How can we protect our binaries from stack-based buffer overflows? Assuming we can’t prevent programmers from making the mistakes that lead to buffer overflows, the most obvious approach is to make the bug harder to exploit.
One possible way to use something called a stack canary. This is a special value that the compiler places on the stack between the local buffers and the saved return address. If an attacker overflows the buffer, the idea is that the canary value will be overwritten before the attacker reaches the return address. The program will check the canary value at the end of function execution (in the epilogue). If the stored value is different from what the program expects, the program knows that something is wrong.
Canaries, in general, have a number of appealing qualities. First, the machine instructions for inserting and checking canary values can be inserted automatically by the compiler. In other words, the programmer does not have to modify her C code to use this defense (might need to set a compiler flag though). Second, canaries can be implemented efficiently. We will talk about that a bit more in just a bit.
Canaries are no panacea, however. They are very limited in the types of attacks they can stop. For instance, canaries on the stack won’t protect against other types of memory errors (e.g., a write-what-where style of bug) or overflows on the heap. Further, they won’t protect against information leakage, e.g., buffer overflows that involve reading memory past the end of a buffer rather than writing information. Further, they can be bypassed if the attacker can guess the value of the canary. Finally, they don’t actually stop the overflow from occurring, they just detect it after the fact.
Picking a Canary Value
One interesting design question quickly arises: what value should the canary have? We don’t want to the attacker to be able to guess the value; otherwise, the attacker could simply overflow the buffer and overwrite the canary in memory with the exact same value to avoid detection.
One way to eliminate the possibility of the attacker guessing the canary’s value is to use a random value that is determined at the start of the program. All the program needs to do it save the correct canary value somewhere in memory, let’s call this the canonical canary, and then place a copy of that value on the stack for every function call. These canaries are hard to guess, but are still vulnerable to information leakage. Of course, you also have to find a way to protect the canonical canary value in memory—imagine what would happen if the attack could change the canonical canary!

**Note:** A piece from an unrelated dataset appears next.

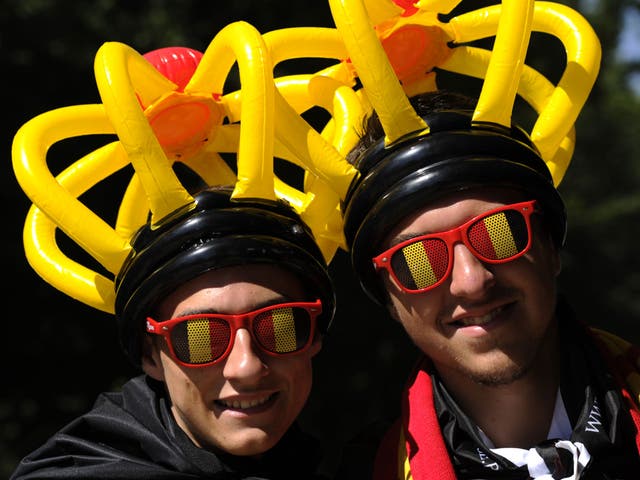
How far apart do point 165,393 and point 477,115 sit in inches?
53.8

You can make canaries more robust by using a different random value for every function call, but this adds (a bunch) of additional overhead (i.e., the program takes longer to execute) and if you had a magically-fast and protected region of memory for the canonical canary you’d probably just directly save the return address rather than the canary (and call it a shadow stack).

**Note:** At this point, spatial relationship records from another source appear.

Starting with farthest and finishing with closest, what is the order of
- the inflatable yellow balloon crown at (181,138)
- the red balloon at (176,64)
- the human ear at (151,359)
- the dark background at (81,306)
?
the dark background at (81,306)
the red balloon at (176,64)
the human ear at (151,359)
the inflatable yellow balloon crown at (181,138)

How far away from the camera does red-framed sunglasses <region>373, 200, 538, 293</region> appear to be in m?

Another way to address the guessing issue is to make a terminator canary
that is a canary composed of characters like CR, LF, null bytes
etc. The idea
behind a terminator canary is to stymie the overflow step because scanf
and
other vulnerable functions will stop reading input on these characters and thus
the attacker can’t use them as part of his malicious input. Such canaries are
bit more robust against memory leakage, but obviously, this technique won’t
help with gets()
or write-what-where vulnerabilities.
Implementation of Canaries
When talking about defenses, the amount of overhead a software defense adds can determine how likely that defense is to be used in practice. A good rule of thumb is that the defense must add less than 5% overhead to be adopted. Here we are typically more concerned about a defense’s execution overhead and not its storage overhead.

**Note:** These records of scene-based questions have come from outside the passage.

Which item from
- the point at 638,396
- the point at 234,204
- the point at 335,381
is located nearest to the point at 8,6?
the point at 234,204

So why are canaries cheap? I.e., why do they have low execution overhead? To understand, we really need to focus on a specific implementation and look at
- how many instructions that implementation adds (broadly), and
- how many of those instructions result in a memory access.
While we are oversimplifying the analysis, in general, memory accesses are incredibly slow and thus worth minimizing.
Here is GCC’s implementation of the stack canary as seen in a simple function:
# In the function's Prologue:
# grab the canary value, using the segment register to find it
mov rax, fs:28h
mov [rsp+38h], rax
# In the function's Epilogue:
# Grab the correct canary, compare it to the canary on the stack
mov rax, [rsp+38h]
xor rax, fs:28h
jz ...
call ___stack_chk_fail
This implementation uses the segment register fs
, in part, because it allows
the canary to be set at runtime without needing to recompile the code.
Note, the GCC canary implementation only requires two additional instructions to be added to the prologue of each protected function and a smattering more to be added to each epilogue. Further, the prologue only requires a single read and write to memory while the epilogue requires two additional reads and no additional writes to memory. In short, the performance impact is minimal.
The segment register fs
allows the program to access different segments of memory.
Memory segmentation is how the program accesses memory regions. The register is used
as a reference to point to Thread Local Storage (TLS) locations or thread specific
memory. The original canary value is held in a TLS and is referenced by segmentation
via fs
. Although since the fs
register uses segmentation based addressing and not
virtual memory addressing, it is difficult to locate it’s actual location in memory.
+pwndbg> x/10i $pc
=> 0x555555554857 <vuln+93>: xor rax,QWORD PTR fs:0x28
0x555555554860 <vuln+102>: je 0x555555554867 <vuln+109>
0x555555554862 <vuln+104>: call 0x5555555546a0 <__stack_chk_fail@plt>
0x555555554867 <vuln+109>: leave
0x555555554868 <vuln+110>: ret
0x555555554869 <main>: push rbp
0x55555555486a <main+1>: mov rbp,rsp
0x55555555486d <main+4>: sub rsp,0x10
0x555555554871 <main+8>: mov DWORD PTR [rbp-0x4],edi
0x555555554874 <main+11>: mov QWORD PTR [rbp-0x10],rsi
+pwndbg> i r $rax
rax 0xe0ea5fd06e21a700 -2239872515857864960
+pwndbg> search -t bytes --hex 00a7216e
warning: Unable to access 16000 bytes of target memory at 0x7ffff7bd4d03, halting search.
0x7ffff7fe9728 0xe0ea5fd06e21a700
[stack] 0x7fffffffadf0 0xe0ea5fd06e21a700
[stack] 0x7fffffffaea8 0xe0ea5fd06e21a700
[stack] 0x7fffffffe118 0xe0ea5fd06e21a700
x/10gx 0x7ffff7fe9728
0x7ffff7fe9728: 0xe0ea5fd06e21a700 0x9129835d1c00da5f
0x7ffff7fe9738: 0x0000000000000000 0x0000000000000000
0x7ffff7fe9748: 0x0000000000000000 0x0000000000000000
0x7ffff7fe9758: 0x0000000000000000 0x0000000000000000
0x7ffff7fe9768: 0x0000000000000000 0x0000000000000000
Here we observe that the canary value is indeed referenced by fs:0x28
and placed in $rax
.
Note canary values usually end in 00
which can make it harder to pass a canary
value during an exploit because scanf for example, reads \x00
as a null byte
from a user input, which then causes it to stop reading the rest of the canary value.
In order to find the location of where the canary value is referenced, we have
to scan the entire memory. We accomplish this by searching for the hex value pattern
of the canary value using search -t bytes --hex <canary value in little endian>
.
We then get a result of the the addresses of where the canary value is referenced.
We see that the address of the original value of the canary is referenced at
0x7ffff7fe9728
. We also observe other copies of the canary value referenced in
the stack. These copies are created because each function places it’s own copy of
the canary on the stack. They are used to check if the original value of the
canary is maintained in order to detect whether the return address for a
specific function call has been modified.